A Simulation Study of Adaptive Force Controller for Medical Robotic Liver Ultrasound Guidance

Compensation for the respiratory motion is a major challenge in the control design of medical robot ultrasound for accurately scanning the liver. Therefore, this paper presents an adaptive fuzzy proportional–integral–derivative (PID) force control of robot-assisted ultrasound to improve the guidance performance for anatomical or pathological structures of the liver under free breathing. A six degree-of-freedom robotic arm equipped with a 2-D ultrasound probe and a force sensor is simulated to perform the guidance procedure of the liver. The respiratory motion is also modeled and synchronized with retrospective liver ultrasound images.

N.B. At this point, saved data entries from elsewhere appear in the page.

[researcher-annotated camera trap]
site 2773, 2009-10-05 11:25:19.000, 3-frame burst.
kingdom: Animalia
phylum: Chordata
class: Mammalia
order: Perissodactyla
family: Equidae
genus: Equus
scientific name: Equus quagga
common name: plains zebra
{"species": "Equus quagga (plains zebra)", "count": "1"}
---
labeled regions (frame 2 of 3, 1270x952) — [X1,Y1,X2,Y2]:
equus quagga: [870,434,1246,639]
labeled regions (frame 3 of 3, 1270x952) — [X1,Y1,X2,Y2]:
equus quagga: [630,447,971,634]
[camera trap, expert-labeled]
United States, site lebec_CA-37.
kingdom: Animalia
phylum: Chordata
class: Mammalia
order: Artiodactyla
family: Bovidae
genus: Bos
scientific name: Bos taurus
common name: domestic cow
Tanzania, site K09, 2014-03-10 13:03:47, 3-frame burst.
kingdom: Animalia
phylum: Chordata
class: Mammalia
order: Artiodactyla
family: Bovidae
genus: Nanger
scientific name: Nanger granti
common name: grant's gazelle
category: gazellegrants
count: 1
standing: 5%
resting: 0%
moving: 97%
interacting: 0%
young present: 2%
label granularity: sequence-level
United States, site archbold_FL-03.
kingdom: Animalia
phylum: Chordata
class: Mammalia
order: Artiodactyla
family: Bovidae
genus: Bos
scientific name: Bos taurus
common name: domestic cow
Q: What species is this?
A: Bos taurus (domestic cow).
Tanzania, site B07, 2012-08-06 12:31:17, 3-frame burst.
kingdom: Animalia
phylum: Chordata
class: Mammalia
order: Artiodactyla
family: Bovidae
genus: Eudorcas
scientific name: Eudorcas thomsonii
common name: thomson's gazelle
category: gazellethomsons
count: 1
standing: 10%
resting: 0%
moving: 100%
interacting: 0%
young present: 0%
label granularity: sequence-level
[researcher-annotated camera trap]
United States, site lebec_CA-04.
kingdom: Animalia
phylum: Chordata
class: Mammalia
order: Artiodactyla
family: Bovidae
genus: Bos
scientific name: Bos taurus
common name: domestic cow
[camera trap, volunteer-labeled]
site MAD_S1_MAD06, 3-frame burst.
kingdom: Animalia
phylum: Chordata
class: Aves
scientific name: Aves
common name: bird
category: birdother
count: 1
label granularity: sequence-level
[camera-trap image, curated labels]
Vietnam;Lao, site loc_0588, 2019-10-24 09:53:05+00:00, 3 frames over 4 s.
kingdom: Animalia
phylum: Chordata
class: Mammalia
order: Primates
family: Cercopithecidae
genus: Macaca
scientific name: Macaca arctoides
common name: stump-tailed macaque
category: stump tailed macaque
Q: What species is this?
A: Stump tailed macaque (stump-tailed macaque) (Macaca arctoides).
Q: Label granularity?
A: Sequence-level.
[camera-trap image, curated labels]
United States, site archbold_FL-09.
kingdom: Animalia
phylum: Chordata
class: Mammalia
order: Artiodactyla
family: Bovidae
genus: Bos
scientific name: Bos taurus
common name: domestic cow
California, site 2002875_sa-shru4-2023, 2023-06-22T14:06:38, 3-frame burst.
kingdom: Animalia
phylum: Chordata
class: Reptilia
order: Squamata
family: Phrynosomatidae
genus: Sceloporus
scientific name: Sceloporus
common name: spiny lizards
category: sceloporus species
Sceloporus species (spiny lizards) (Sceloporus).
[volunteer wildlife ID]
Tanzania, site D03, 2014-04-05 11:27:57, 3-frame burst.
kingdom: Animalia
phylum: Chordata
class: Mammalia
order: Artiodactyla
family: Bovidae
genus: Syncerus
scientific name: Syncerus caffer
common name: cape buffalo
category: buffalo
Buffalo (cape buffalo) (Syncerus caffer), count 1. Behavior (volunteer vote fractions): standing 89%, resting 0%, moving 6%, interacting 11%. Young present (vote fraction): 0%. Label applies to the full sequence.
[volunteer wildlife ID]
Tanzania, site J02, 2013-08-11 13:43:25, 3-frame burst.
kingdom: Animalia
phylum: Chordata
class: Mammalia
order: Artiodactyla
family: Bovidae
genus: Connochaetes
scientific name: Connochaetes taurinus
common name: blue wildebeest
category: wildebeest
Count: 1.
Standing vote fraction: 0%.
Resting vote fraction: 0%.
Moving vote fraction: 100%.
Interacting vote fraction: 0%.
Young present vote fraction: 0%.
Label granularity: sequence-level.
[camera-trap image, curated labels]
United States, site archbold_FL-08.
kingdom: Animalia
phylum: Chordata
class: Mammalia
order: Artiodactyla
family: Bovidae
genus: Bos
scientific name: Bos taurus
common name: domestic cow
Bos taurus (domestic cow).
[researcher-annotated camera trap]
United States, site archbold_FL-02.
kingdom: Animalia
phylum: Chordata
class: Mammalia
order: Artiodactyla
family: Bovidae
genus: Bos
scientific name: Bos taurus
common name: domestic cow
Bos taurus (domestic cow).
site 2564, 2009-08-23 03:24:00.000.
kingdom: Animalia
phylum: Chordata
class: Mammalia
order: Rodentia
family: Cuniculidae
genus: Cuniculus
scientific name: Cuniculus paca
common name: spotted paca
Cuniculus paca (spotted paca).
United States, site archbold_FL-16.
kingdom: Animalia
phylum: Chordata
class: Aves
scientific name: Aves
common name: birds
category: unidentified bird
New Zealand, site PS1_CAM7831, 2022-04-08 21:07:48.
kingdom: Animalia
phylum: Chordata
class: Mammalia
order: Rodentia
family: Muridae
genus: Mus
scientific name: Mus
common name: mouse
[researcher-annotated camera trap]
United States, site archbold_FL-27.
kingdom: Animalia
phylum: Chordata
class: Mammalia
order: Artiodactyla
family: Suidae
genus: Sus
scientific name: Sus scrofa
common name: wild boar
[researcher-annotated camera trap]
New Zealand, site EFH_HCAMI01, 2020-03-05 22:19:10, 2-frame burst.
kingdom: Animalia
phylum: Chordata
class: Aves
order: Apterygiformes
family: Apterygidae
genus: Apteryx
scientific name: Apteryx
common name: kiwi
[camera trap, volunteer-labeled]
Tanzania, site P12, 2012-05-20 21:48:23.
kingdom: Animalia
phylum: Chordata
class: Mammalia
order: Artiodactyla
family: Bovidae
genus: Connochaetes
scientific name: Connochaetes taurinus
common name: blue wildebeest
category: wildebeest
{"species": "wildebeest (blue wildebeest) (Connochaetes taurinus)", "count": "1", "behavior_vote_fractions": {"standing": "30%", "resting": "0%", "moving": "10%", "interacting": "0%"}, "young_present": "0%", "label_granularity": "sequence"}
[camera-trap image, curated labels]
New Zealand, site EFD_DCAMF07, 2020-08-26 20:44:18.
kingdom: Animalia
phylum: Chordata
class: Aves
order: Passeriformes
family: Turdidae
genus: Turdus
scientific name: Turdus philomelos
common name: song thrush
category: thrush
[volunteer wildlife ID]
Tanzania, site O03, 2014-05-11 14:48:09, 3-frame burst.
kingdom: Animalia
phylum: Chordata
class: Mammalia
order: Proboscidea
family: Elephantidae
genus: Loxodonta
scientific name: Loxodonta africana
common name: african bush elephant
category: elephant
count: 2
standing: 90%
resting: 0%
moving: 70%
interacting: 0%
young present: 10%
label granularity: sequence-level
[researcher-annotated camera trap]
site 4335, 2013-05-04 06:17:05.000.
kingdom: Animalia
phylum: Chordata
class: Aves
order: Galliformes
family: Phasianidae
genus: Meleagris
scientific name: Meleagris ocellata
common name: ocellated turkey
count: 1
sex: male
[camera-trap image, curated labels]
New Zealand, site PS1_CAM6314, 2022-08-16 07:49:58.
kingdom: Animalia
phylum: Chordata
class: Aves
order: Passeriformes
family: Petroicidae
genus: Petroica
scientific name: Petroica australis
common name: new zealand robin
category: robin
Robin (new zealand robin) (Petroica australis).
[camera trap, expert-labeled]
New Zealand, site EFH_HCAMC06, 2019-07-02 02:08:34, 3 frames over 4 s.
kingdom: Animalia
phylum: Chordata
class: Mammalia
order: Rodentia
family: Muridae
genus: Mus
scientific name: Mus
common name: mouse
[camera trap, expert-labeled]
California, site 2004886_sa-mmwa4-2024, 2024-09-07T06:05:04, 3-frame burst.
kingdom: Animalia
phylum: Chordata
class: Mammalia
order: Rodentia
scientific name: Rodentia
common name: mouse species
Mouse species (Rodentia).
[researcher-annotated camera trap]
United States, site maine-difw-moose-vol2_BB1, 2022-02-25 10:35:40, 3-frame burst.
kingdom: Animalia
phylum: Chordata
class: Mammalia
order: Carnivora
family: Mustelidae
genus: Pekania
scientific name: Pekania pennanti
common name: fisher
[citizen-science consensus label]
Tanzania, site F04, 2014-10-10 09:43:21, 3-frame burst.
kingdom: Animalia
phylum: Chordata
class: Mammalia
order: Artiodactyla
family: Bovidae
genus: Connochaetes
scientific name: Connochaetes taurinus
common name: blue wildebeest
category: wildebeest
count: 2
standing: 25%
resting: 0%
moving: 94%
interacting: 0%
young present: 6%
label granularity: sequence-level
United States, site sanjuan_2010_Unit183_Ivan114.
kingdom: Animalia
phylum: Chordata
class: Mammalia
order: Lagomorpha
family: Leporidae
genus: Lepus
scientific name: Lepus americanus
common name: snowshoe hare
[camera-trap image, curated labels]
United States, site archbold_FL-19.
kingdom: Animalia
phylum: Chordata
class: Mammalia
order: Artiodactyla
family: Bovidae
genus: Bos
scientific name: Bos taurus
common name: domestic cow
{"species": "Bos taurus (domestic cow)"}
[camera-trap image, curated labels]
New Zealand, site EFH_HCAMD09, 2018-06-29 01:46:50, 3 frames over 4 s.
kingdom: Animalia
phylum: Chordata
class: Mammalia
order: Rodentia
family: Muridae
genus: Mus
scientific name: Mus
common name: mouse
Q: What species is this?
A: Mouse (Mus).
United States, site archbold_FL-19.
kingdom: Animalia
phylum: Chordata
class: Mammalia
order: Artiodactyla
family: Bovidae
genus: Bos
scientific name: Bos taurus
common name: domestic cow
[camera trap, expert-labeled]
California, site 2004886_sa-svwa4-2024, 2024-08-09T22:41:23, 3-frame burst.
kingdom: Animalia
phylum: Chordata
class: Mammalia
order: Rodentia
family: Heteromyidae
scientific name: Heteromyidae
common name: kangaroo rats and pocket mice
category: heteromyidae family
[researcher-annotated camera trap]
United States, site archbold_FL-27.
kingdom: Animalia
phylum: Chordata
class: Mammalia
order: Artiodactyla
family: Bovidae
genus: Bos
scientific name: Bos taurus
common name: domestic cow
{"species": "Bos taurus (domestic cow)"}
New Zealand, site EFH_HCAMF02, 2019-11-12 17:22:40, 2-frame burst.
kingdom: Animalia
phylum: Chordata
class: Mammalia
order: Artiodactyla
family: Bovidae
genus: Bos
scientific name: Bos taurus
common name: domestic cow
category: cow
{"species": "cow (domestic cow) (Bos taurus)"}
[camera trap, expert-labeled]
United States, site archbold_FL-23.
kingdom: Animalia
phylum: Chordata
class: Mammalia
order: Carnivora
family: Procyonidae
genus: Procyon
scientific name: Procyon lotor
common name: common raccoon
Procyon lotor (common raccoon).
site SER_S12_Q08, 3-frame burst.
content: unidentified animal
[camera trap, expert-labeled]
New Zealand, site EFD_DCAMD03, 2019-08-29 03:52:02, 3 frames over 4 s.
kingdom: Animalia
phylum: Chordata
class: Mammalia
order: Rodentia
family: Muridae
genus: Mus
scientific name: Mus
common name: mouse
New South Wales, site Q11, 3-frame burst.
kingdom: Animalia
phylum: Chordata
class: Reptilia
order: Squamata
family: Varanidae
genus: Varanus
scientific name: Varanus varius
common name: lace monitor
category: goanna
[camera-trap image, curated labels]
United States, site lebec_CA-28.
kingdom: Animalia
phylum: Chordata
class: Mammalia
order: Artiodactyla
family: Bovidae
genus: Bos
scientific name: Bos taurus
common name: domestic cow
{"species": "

Without a priori knowledge of the nonlinear dynamic characteristics or mathematical modeling of the robot, the developed force controller exploits the advantages of fuzzy logic to directly auto-tune the PID controller gains for manipulating the robotic ultrasound probe on the patient’s abdomen at desired force levels in real time. A simulation framework has been developed to test the robotic force controller using four ultrasound image sequences of the liver. Compared to conventional PID controller with fixed gains, the adaptive fuzzy PID controller showed significantly better performance by resulting minimum tracked force errors of approximately 0.3 and 0.01 N with and without force sensor noise, respectively, for all tested image datasets. This simulation study presents potentially a good solution to accomplish the tracking task of desired probe forces during the robotic liver ultrasound guidance based on the developed fuzzy PID controller.